2014.11.9 04:03

山田洋次監督、テレテレ胸像除幕式「普通死んだ後にできるもの」

自身とそっくりな胸像と並び、うれしそうにほほえむ山田洋次監督=東京・葛飾区柴又

自身とそっくりな胸像と並び、うれしそうにほほえむ山田洋次監督=東京・葛飾区柴又【拡大】

 映画「男はつらいよ」シリーズで知られる山田洋次監督(83)が8日、東京・葛飾柴又寅さん記念館で行われた「来場者400万人達成」の記念式典に登場。自身の胸像除幕式に立ち会った。生前に映画監督の胸像が制作されるのは極めて異例。

 記念館は「男はつらいよ」の舞台となった同所に1997年11月にオープン。2012年12月に山田洋次ミュージアムが併設され、その入り口に山田監督のブロンズ製胸像が飾られた。左手に台本を持ち、演出指導する姿の“分身”と初対面した巨匠は「面はゆいというか、気恥ずかしい。胸像は普通、死んだ後にできるもの」と照れ笑い。

 「『僕がここ(胸像)にいて、今ここにいる自分は誰だろう?』という非常に不思議な感じ。死んでも残るかな。若い人にも足を運んでほしい」と喜んだ。

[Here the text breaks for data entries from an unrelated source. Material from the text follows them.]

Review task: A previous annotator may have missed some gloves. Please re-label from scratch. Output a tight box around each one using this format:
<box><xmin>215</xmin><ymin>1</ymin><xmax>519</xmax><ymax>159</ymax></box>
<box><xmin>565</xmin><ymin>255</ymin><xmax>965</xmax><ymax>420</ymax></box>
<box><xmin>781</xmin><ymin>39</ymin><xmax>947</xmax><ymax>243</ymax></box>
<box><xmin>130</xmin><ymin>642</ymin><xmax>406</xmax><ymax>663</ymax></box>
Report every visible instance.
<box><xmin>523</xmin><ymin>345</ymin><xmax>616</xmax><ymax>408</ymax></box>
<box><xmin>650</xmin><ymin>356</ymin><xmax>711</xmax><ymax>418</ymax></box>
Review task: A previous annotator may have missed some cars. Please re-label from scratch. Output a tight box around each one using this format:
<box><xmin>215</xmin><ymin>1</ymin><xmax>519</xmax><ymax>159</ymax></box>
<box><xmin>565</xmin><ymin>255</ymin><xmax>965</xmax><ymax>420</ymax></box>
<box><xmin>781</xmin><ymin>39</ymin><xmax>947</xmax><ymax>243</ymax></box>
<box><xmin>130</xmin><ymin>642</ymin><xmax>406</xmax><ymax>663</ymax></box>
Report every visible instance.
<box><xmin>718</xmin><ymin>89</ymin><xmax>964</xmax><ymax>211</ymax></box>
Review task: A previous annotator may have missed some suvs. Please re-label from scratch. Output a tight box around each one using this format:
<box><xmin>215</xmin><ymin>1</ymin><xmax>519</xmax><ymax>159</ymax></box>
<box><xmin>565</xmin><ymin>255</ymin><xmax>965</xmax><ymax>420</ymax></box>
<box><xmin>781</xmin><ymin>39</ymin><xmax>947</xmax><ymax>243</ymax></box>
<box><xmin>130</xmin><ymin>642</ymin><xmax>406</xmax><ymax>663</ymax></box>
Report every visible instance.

 約1年3カ月かけて制作した彫刻家、宮瀬富之氏は「山田先生の内面的なものを引き出すため、朝起きたときや寝る前にも先生の写真を見ていた。頭の中は先生一色でした」と告白。右から見ると監督の優しさが、左から見ると厳しさが見えるように工夫を凝らしたと説明した。

 先月29日に来場400万人目となった都内在住の青柳健司さん(67)から「寅さんシリーズは私にとってバイブル。これからも素晴らしい映画を撮ってほしい」とエールを送られ、山田監督はほおを緩ませた。